Monday Jan 20 2025 10:23
4 min
Bitcoin price today is under scrutiny, with analysts suggesting a potential pullback of around 17%.
Standard Chartered Bank cautions that if bulls wish to continue “enjoying” Bitcoin's rise, they may first need to endure a wave of selling, especially if Bitcoin breaches a critical threshold.
Cryptocurrency bulls anticipate that President-elect Trump’s deregulation agenda will drive Bitcoin prices up this year. However, they might have to face a sell-off first. Standard Chartered warned that if Bitcoin falls below $90,000, this scenario could unfold.
Geoff Kendrick, Standard Chartered’s Head of Global Digital Asset Research, stated, “We believe that Bitcoin falling below $90,000 will lead to a further decline of 10% in the short term, bringing it close to the $80,000 mark. Prices of all other digital assets could also drop, potentially exacerbating the ongoing sell-off driven by economic concerns.”
Despite Bitcoin briefly reaching a high of $97,000 on Tuesday, it traded near the crucial $90,000 mark the day before. The token has experienced significant volatility this year, similar to other risk assets, due to a wave of risk aversion.
The reasons for Bitcoin’s drop are related to the same factors affecting stocks and bonds. Bitcoin is down more than 10% from its all-time high of $108,000 set last month, as investors begin to question whether the Federal Reserve’s 2025 monetary policy will be tighter than previously expected. Generally, higher interest rates lead to declines in Bitcoin’s price.
Kendrick noted that any further declines in cryptocurrency assets from this point could become a “self-fulfilling prophecy.”

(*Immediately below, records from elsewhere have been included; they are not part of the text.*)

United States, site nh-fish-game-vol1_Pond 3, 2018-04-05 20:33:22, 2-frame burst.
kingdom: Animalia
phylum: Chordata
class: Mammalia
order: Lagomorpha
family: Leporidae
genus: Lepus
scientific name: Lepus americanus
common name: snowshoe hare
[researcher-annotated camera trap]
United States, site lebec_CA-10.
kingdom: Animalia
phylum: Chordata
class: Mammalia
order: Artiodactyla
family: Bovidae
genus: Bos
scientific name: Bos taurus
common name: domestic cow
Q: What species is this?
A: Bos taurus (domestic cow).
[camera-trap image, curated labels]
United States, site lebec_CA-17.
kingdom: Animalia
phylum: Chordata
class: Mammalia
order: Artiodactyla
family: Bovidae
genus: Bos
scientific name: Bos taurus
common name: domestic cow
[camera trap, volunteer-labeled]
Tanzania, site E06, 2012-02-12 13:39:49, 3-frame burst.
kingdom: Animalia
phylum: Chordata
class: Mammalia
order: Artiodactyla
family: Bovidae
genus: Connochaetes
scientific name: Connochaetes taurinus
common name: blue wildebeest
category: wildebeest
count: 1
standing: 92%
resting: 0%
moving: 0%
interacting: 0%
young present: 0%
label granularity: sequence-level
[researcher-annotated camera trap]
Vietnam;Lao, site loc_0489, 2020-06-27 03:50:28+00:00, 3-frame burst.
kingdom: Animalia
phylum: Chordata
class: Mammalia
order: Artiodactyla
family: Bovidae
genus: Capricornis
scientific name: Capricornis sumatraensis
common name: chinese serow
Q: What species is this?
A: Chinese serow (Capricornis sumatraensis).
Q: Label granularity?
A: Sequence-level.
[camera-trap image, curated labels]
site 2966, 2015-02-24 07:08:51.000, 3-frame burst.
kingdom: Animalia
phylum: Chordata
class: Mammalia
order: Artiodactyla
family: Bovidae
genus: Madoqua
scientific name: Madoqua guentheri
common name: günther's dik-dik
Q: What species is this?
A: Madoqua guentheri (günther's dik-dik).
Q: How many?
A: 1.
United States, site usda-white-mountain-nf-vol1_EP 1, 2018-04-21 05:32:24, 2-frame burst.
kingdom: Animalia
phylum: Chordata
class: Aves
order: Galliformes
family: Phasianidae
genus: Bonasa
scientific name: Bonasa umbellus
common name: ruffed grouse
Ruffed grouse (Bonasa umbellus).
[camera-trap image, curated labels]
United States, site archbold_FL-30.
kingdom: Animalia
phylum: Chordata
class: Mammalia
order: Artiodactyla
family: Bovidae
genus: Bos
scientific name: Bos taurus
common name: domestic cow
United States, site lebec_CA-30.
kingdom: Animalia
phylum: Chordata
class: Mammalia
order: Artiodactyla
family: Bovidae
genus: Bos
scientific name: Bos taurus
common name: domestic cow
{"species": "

He observed that since the U.S. presidential election last November, spot ETF investors in Bitcoin have been essentially break-even as long as Bitcoin remains above $90,000. However, further declines could trigger panic selling among investors.
Selling Dynamics
Kendrick explained, “When prices rise, selling mainly comes from long-term holders taking profits. When prices fall, selling primarily comes from short-term holders liquidating losses. On-chain data shows that recently, 50%-70% of sales have been loss-driven.”
What could lead to Bitcoin breaching support levels? While Wednesday's critical CPI report will play a significant role in the short term, overly optimistic policy expectations may disappoint the market in the coming weeks.
Since Trump’s election, a wave of buying spurred by excitement over crypto-friendly policies has swept the market. The incoming administration has promised comprehensive regulatory reforms through key legislation, including a commitment not to sell government-held Bitcoin. However, Kendrick warns that if these changes happen too quickly, investors may feel let down. Adjustments could push Bitcoin down to around $80,000, a roughly 17% drop from Tuesday's peak.
FXPro Chief Market Analyst Alex Kuptsikevich predicted on Monday that declining risk appetite could intensify Bitcoin's future downtrend, with the potential for Bitcoin to fall to $74,000 in a negative scenario. However, Bitcoin’s return to the crucial $90,000 mark since Monday’s “spike” has bolstered its recovery prospects.
In the long run, both analysts remain optimistic about the leading cryptocurrency. Kendrick forecasts that due to institutional demand for cryptocurrencies reviving under Trump’s policies, Bitcoin could reach $200,000 by the end of this year.